Contrast this with Durant v Financial Services Authority  EWCA Civ 1746. In this case, Mr. Durant made a subject access request to the Financial Services Authority in relation to a complaint he had made against Barclay’s Bank. The Court of Appeal held that the mere mention of a data subject in a document does not necessarily amount to personal data. For information to be personal data depends on two factors: (i) biographical relevance, and (ii) focus.
(i) Biographical relevance means “going beyond the recording of the putative data subject’s involvement in a matter or an event that has no personal connotations, a life event in respect of which his privacy could not be said to be compromised ” [Auld LJ, parapgraph 28].

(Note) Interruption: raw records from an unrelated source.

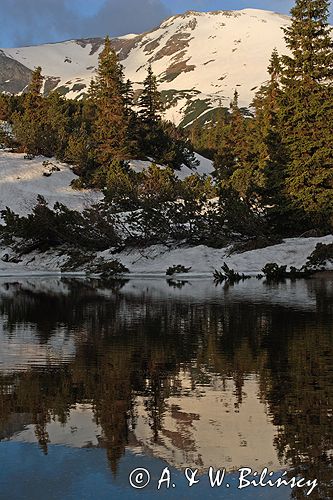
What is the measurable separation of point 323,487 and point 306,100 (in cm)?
3142

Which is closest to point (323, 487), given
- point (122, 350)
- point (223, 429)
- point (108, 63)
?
point (223, 429)

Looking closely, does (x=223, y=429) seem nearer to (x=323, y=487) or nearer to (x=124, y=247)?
(x=323, y=487)

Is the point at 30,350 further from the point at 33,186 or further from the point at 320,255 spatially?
the point at 33,186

(ii) focus means: “The information should have the putative data subject as its focus rather than some other person with whom he may have been involved or some transaction or event in which he may have figured or have had an interest, for example, as in this case, an investigation into some other person’s or body’s conduct that he may have instigated” [Auld LJ, ibid.].
Fast forward just over a decade and the Court of Appeal found that a name, without any further context, can indeed constitute personal data. In Edem v Information Commissioner  EWCA Civ 92, the sole issue for the Court of Appeal to determine was whether information amounting to the names of three individuals constituted their personal data. Mr. Edem had made a number of complaints to the FSA in regards to its regulation of a particular company and sought disclosure of information about those complaints. Three employees at the FSA had worked on those complaints.

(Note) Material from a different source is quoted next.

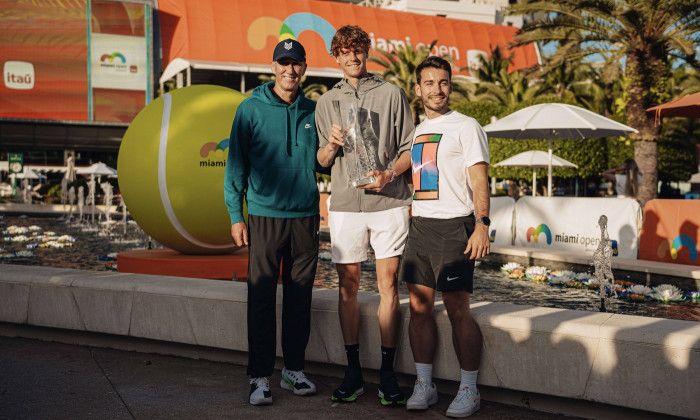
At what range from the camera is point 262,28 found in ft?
195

The Court of Appeal concluded that their names did indeed constitute personal data: “a name is personal data unless it is so common that without further information, such as its use in a work context, a person would remain unidentifiable despite its disclosure’ (paragraph 20). It reconciled this conclusion with the approach in Durant by concluding that the issues in the two cases differed. In Durant the nature of the information did not on its face concern or name Mr. Durant. The Court of Appeal endorsed the guidance of the ICO on the approach to ‘biographical significance’: it need only be considered where the information is not ‘obviously about’ an individual or clearly ‘linked’ to him.
The Court of Appeal again considered the nature of personal data in the recent case of Vidal-Hall v Google Inc  EWCA Civ 311. The case involved Google’s access to an individual’s computer browser-generated information (“BGI”) using cookies. Google could ‘farm’ data using the cookies, but not individual names. On the question of whether BGI could be personal data, the Court concluded it was arguable given that BGI could be used to differentiate one person from another if taken in conjunction with information held by third parties.
Last month, the CJEU concluded in C-582/14 Breyer v Bundersrepublik Deutschland that dynamic IP addresses are personal data, even if a third party holds the additional information that would be required to identify the relevant individual. Note that a distinction was made as to whether or not the party holding the IP address had the legal or practical means of obtaining the information from the third party.
The new EU General Data Protection Regulation (‘GDPR’), which is due to take effect in 2018, gives an extremely wide definition of personal data. It includes pseudonymous data (i.e. encrypted data), online identifiers, location data, genetic data and biometric data. The GDPR was not considered in Breyer as it is not yet in force. The issue will no doubt be in the courts again.